CONSIGNE 1 -> Résumez l'extrait de page sur les adolescents et les musées en deux phrases.

EXTRAIT DE PAGE ->
La plupart des études de fréquentation muséale mettent en évidence une chute notable de la fréquentation des adolescents en tant que visiteurs autonomes, en révélant un désengagement progressif dès l'âge de 15 ans. Ce détachement peut s’expliquer par la manière dont le public adolescent perçoit l’approche muséale comme peu en phase avec ses préoccupations ainsi que leurs pratiques culturelles.
« Si le musée ne fait pas sens pour les adolescents, c'est parce qu'ils ont découvert le musée sous forme de public captif. » (Entretien avec Jeanne Pont par Laetitia Aeberli, 2003.)

ENTRÉES FOURNIES ->

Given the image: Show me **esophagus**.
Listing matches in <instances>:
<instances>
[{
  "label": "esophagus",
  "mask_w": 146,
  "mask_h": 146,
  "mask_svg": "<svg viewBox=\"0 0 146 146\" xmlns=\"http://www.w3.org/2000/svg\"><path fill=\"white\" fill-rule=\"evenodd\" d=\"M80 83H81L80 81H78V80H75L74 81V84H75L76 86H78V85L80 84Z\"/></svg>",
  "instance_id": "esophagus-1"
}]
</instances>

CONSIGNE 2 -> Mettez à jour les entrées en remplaçant « esophagus » par « oesophagus », sans rien modifier d'autre.

RÉPONSE 1 -> La plupart des études de fréquentation muséale montrent une chute notable de la fréquentation des adolescents venant en visiteurs autonomes, avec un désengagement progressif dès 15 ans. Ce détachement peut s'expliquer par le fait que les adolescents jugent l'approche muséale peu en phase avec leurs préoccupations et leurs pratiques culturelles.

RÉPONSE 2 ->
Given the image: Show me **oesophagus**.
Listing matches in <instances>:
<instances>
[{
  "label": "oesophagus",
  "mask_w": 146,
  "mask_h": 146,
  "mask_svg": "<svg viewBox=\"0 0 146 146\" xmlns=\"http://www.w3.org/2000/svg\"><path fill=\"white\" fill-rule=\"evenodd\" d=\"M80 83H81L80 81H78V80H75L74 81V84H75L76 86H78V85L80 84Z\"/></svg>",
  "instance_id": "oesophagus-1"
}]
</instances>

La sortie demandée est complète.